As if Donald Trump’s Twitter threats to North Korea weren't unsettling enough, a new report in the New York Times alleges there exists a conflict between the White House and Pentagon over how to handle rising tensions between the US and North Korea.
According to officials who spoke to the New York Times, the White House has become irritated at the Pentagon for being reluctant to give the White House military options on how to address Kim Jong-un’s regime. Giving Trump “too many options” might “increase the odds that he will act," the report states.
The Times continued:
The national security adviser, Lt. Gen. H. R. McMaster, believes that for Mr. Trump’s warnings to North Korea to be credible, the United States must have well-developed military plans, according to those officials.
But the Pentagon, they say, is worried that the White House is moving too hastily toward military action on the Korean Peninsula that could escalate catastrophically. Giving the president too many options, the officials said, could increase the odds that he will act.
While the Times' sources are anonymous, the article references a move the White House made this week which exemplifies the alleged Pentagon-White House conflict, which was to forgo nominating Victor D. Cha as ambassador to South Korea, as reported by the Washington Post. The nomination was allegedly dropped because Cha raised concerns over the possibility of a preventative strike, known as the “bloody nose strategy." According to the Wall Street Journal, the "bloody nose strategy" would be a plan in which the U.S. would “react to some nuclear or missile test with a targeted strike against a North Korean facility to bloody Pyongyang’s nose and illustrate the high price the regime could pay for its behavior.”
Indeed this is aligned with Cha's perspective. Cha wrote an opinion piece in the Washington Post that giving North Korea a “bloody nose” would likely kill “tens, if not hundreds, of thousands of Americans.”
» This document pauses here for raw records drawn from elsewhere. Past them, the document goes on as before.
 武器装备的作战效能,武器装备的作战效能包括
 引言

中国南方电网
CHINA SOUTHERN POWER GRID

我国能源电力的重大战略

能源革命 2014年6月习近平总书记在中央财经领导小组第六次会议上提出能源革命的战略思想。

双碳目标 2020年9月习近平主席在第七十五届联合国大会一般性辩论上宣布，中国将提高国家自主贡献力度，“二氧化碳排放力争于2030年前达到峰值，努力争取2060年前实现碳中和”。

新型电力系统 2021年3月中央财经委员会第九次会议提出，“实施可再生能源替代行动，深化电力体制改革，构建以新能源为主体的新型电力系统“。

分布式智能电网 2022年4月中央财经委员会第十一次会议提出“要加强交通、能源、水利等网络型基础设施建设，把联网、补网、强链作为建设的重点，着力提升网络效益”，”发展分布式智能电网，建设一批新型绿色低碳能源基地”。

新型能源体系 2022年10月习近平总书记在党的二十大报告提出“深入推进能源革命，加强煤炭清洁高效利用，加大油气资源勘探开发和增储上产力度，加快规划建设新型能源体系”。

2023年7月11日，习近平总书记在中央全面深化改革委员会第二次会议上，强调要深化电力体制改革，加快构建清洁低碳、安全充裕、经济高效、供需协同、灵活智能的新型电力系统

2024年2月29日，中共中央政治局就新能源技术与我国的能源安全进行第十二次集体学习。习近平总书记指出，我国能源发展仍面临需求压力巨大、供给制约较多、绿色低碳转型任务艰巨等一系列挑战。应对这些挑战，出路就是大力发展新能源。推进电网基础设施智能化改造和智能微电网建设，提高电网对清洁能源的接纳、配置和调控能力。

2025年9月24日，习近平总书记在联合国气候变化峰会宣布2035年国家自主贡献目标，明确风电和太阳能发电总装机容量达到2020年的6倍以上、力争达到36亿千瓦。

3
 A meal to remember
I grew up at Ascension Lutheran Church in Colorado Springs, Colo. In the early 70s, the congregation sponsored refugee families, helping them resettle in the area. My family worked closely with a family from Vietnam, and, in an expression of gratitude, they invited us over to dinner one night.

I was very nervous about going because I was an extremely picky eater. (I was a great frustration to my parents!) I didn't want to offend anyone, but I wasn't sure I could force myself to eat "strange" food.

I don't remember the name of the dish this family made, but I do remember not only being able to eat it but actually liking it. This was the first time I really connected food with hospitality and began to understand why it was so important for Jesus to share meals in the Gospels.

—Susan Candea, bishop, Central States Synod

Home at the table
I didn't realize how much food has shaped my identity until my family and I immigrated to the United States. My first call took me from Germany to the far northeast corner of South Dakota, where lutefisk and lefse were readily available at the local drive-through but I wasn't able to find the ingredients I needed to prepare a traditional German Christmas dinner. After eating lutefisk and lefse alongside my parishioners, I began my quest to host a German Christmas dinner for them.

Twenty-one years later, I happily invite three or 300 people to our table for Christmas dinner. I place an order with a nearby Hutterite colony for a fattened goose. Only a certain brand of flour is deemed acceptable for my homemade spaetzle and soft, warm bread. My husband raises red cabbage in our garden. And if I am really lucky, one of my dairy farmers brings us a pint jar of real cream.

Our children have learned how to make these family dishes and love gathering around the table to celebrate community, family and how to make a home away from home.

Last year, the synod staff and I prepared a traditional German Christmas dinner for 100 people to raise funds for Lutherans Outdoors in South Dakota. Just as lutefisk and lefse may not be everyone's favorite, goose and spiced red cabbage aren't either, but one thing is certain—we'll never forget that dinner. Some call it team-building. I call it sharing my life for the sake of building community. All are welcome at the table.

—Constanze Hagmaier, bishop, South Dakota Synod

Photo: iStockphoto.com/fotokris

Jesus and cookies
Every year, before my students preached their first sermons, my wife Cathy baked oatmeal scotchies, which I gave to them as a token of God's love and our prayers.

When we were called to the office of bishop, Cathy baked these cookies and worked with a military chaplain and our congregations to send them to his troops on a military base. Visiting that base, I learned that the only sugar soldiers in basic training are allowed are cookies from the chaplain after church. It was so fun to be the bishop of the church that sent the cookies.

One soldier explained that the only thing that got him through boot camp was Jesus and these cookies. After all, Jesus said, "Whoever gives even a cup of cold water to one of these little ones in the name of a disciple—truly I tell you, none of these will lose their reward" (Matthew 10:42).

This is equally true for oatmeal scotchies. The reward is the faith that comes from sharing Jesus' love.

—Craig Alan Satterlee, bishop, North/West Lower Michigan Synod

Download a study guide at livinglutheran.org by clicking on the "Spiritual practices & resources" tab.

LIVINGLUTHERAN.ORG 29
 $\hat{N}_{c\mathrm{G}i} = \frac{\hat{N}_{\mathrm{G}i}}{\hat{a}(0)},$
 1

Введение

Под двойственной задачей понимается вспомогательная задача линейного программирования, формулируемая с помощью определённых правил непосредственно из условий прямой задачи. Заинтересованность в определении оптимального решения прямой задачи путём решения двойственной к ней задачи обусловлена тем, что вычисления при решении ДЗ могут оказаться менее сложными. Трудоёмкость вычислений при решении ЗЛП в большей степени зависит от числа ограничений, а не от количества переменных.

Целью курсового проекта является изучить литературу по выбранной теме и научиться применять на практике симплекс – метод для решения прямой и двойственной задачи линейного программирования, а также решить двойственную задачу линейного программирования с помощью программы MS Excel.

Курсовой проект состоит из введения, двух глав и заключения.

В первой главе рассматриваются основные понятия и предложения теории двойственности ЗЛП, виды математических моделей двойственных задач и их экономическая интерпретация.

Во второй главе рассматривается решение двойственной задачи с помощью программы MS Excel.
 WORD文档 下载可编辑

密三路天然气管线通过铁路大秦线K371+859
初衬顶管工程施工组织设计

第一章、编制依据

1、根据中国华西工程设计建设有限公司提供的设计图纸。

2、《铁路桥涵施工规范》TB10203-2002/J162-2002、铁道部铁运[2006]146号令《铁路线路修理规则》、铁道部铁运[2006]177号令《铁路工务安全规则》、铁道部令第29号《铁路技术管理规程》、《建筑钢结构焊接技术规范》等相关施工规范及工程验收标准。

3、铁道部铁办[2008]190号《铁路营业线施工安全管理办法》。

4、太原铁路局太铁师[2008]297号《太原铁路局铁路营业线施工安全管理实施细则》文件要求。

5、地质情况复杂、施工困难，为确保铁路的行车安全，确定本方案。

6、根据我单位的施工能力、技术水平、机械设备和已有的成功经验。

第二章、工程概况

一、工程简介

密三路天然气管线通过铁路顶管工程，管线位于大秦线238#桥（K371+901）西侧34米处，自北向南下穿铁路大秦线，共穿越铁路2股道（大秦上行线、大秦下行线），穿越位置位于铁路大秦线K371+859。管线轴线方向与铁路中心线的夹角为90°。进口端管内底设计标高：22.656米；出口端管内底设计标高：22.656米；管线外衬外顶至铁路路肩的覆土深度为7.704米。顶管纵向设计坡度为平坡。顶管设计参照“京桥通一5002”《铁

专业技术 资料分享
“Some have argued the risks are still worth taking because it’s better that people die “over there” than “over here,” On any given day, there are 230,000 Americans in South Korea and 90,000 or so in Japan. Given that an evacuation of so many citizens would be virtually impossible under a rain of North Korean artillery and missiles (potentially laced with biochemical weapons), these Americans would most likely have to hunker down until the war was over.”
An alternative plan, Cha suggested, would be to pressure North Korea to remove their nuclear weapons, but this plan would require more strategic, diplomatic steps from the U.S.—such as strengthen its alliance with Japan and South Korea and the coalition of U.N. member states.
“This strategy is likely to deliver the same potential benefits as a limited strike, along with other advantages, without the self-destructive costs,” Cha wrote.
According to the New York Times, the alleged conflict between Pentagon officials and White House officials dates back to last summer. However, Pentagon press secretary told the Times that reports of a delay in providing the White House with military options were “false.”
Fear and the ongoing threat of preventative attack linger in some parts of Asia though. On Jan. 22, Tokyo conducted its first missile drill since World War Two.